Fabrika ticarî ve polis otosu üretimine geçen yıl ara verdi. Tamlama yanlışı; "ticarî otosu" denmez, "ticarî oto" denir.
Bu işi ben ve sen yapmalısınız. Özne-yüklem uyuşmazlığı, özne birinci ve ikinci şahıs olunca yüklem I. çoğul olur, yani "yapmalıyız" denmelidir.
Kendisine bütün sınıf adına teşekkür eder ve tebrik ederim. Herhangi bir öğenin eksikliği, sıralı cümlelerde sık karşılaşılan ve ÖSS'de en çok sorulan yanlışlıklardan biri.
Yarının mutlu günlerine özlem duyuyorum. Özlem geçmişe duyulur.
Bu bölge coğrafî ve iklim açısından ilgi çekici özelliklere sahiptir. "Ve" bağlacının yol açtığı yanlışlık; "coğrafî açıdan" denir. Sınavlarda genellikle sorulan bir bozukluk. Bağlaç veya virgül görür görmez bu tip bir yanlışlık olup olmadığı kontrol edilmeli.
Hiçbiri anlatılanlara inanmıyor, kendi fikrinde ısrar ediyordu. Özne eksikliği.
Yeni durağa gelmişti ki otobüs hemen geldi. Yeni olan durak değil; kelime yanlış yerde.
Müsabaka bir yıl boyunca devamlı çalışarak kazanıldı. Etken-edilgen fiil uyuşmazlığı.
Bu yasadan özel ve kamu kuruluşlarında çalışanlar yararlanacak. Tamlama yanlışı; "özel kuruluşlar" denir.
Dünkü toplantıda Ali bana okul arkadaşını tanıştırdı. "Bana tanıttı" ve "benimle tanıştırdı" denmelidir.

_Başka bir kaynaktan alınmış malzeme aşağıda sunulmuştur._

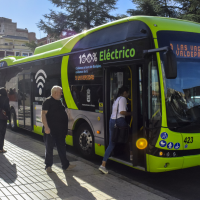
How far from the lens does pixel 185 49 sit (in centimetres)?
505

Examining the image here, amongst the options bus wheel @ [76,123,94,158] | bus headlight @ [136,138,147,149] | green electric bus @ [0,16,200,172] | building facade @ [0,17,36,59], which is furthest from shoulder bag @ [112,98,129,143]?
building facade @ [0,17,36,59]

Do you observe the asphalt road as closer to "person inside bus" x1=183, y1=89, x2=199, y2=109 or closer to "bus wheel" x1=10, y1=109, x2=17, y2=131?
"person inside bus" x1=183, y1=89, x2=199, y2=109

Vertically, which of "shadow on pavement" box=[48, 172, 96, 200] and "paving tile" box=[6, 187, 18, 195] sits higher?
"paving tile" box=[6, 187, 18, 195]

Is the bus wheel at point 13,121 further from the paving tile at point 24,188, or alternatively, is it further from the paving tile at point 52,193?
the paving tile at point 52,193

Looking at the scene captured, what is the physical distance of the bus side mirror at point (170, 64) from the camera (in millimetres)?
4445

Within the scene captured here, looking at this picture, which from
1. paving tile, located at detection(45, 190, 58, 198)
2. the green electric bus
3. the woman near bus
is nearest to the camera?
paving tile, located at detection(45, 190, 58, 198)

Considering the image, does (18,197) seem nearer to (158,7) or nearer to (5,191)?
(5,191)

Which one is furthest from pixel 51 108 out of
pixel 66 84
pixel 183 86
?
pixel 183 86

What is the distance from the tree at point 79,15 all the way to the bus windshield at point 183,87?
22.8 meters

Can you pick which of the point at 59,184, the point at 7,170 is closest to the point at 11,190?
the point at 59,184

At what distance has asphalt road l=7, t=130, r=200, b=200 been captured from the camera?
487cm

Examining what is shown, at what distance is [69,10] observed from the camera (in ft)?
90.7

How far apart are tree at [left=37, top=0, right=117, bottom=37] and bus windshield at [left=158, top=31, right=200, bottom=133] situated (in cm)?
2284

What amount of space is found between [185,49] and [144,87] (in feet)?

Beyin zarı iltihapları iyi tedavi edilmezse ölüme hatta sara nöbetlerine yol açabilir. "Hatta" bağlacı daha kötü bir durum olduğunu ifade ediyor; bu yüzden "sara nöbeti" önce söylenmelidir.
Her yolda kalan insana yardım etmeliyiz. Kelime yanlış yerde.
Bu tür konuşmalar gözlerimi yaşartırlar. Organlar özne olduğu zaman yüklem çoğul olarak kullanılmaz.
Geçen ay yayımlanan aylık dergilerin birinde okudum, gördüm. Doğru bir cümle idi; ama anlatım bozukluğu vardır diye bir şartlanma söz konusu olduğu için eminim kendinizce yanlışlar bulmuşsunuzdur. Bu da ÖSS'deki soruların zorluklarından birini göstermektedir. O da doğru cümlelerde bile yanlış aramak zorunda kalınmasıdır.
Şüphesiz ki bu sözleri bazı öğrenciler duymuş olmalı. Mantık yanlışı.
Başarısızlığını düzensiz çalışmasına borçludur. "Başarısını" olmalı.
Bu kitap yayınevinin ölümünün 10. yıl dönümünde ünlü şairin yüce anısına armağandır. Kelime yanlış yerde.
Kitap için kendisine verilen paranın eksik ve yeterli olmadığını söyledi. Yardımcı fiil eksikliği.
Herkes onu görmek istemiyordu. "Herkes" yerine "hiç kimse" denmeli; olumlu-olumsuz uyumsuzluğu.
Japonya’daki arkadaşıyla on yıl boyunca karşılıklı mektuplaşmış. Gereksiz kelime; "mektuplaşma" zaten karşılıklı olur.
Büyüklere gereken saygıyı göstermeli ve incitmemeliyiz. Nesne eksikliği.
Hiçbiri anlatılanları tam anladı. "Hiç biri" yerine "herkes" ya da "anladı" yerine "anlamadı" denmeli; olumlu- olumsuz uyumsuzluğu.
Bu erikler çok tatlıdırlar. Tekil-çoğul yönünden özne-yüklem uyuşmazlığı; "tatlıdır" denmeli.